* Exercise data
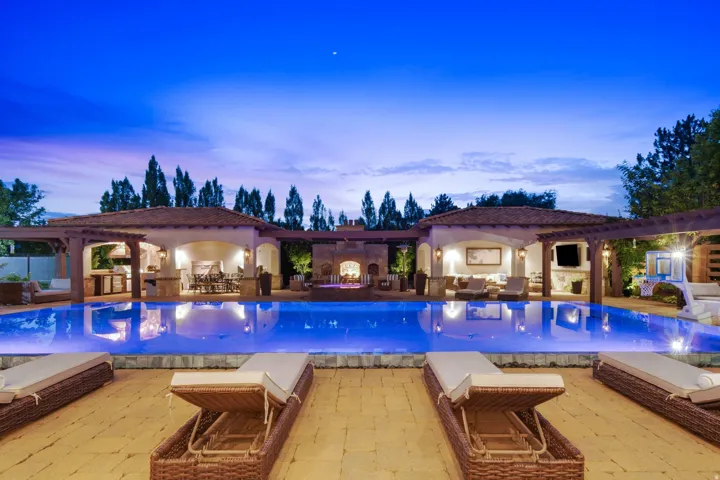 Expansive outdoor living area featuring a rectangular swimming pool with integrated lighting, two covered cabanas with arched entryways, and a central outdoor fireplace structure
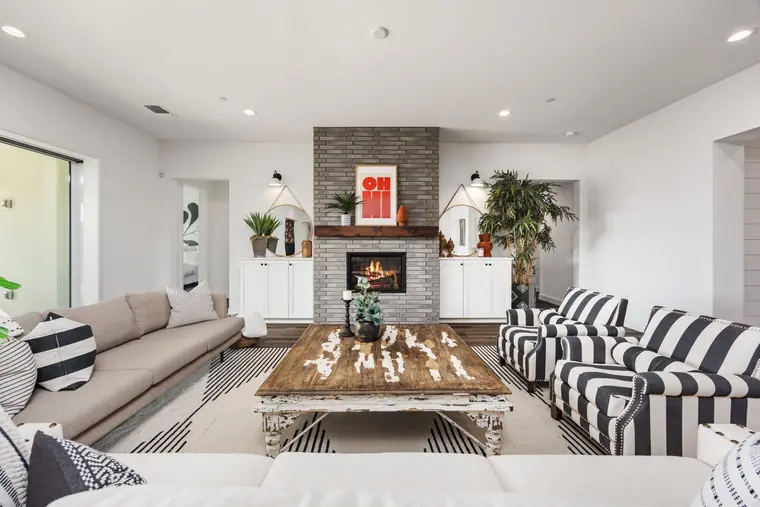 Living room with a brick fireplace and striped armchairs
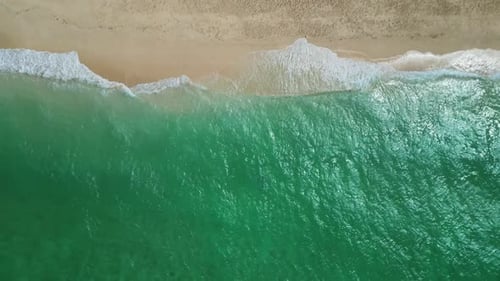 Sea Waves Breaking on Sand Beach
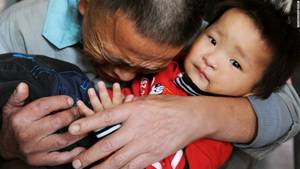 nude asian babies - Wang Bangyin breaks down as he hugs his rescued son at a welfare center for  children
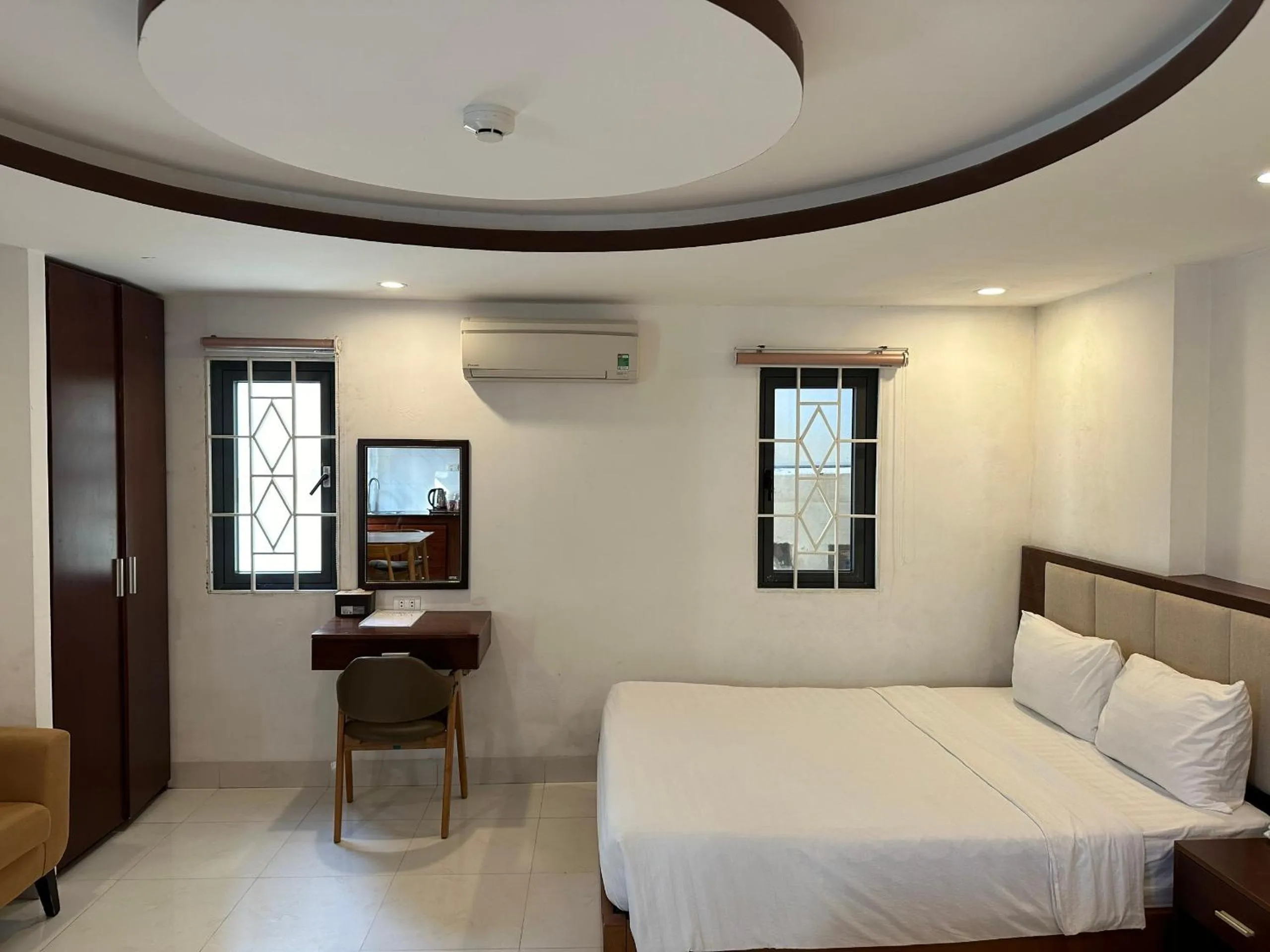 Bed in New Era Hotel & Apartments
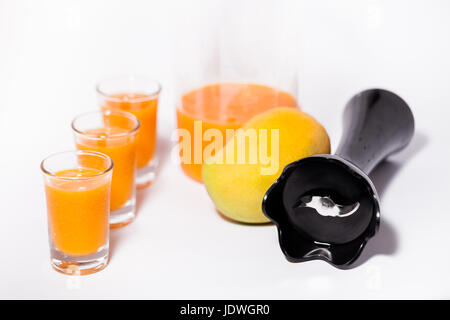 Fruits tropicaux de jus de mangue avec des verres et des mangues avec mixeur isolé sur fond blanc belle photo photographie alimentaire Banque D'Images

* Exercise prompt
Transcribe, please, the lines from the one holding "Bed in New Era Hotel & Apartments" to the final line of the material, both included, exactly and with no extra lines, and skip the pictures.

* Solution to this exercise
 Bed in New Era Hotel & Apartments
 Fruits tropicaux de jus de mangue avec des verres et des mangues avec mixeur isolé sur fond blanc belle photo photographie alimentaire Banque D'Images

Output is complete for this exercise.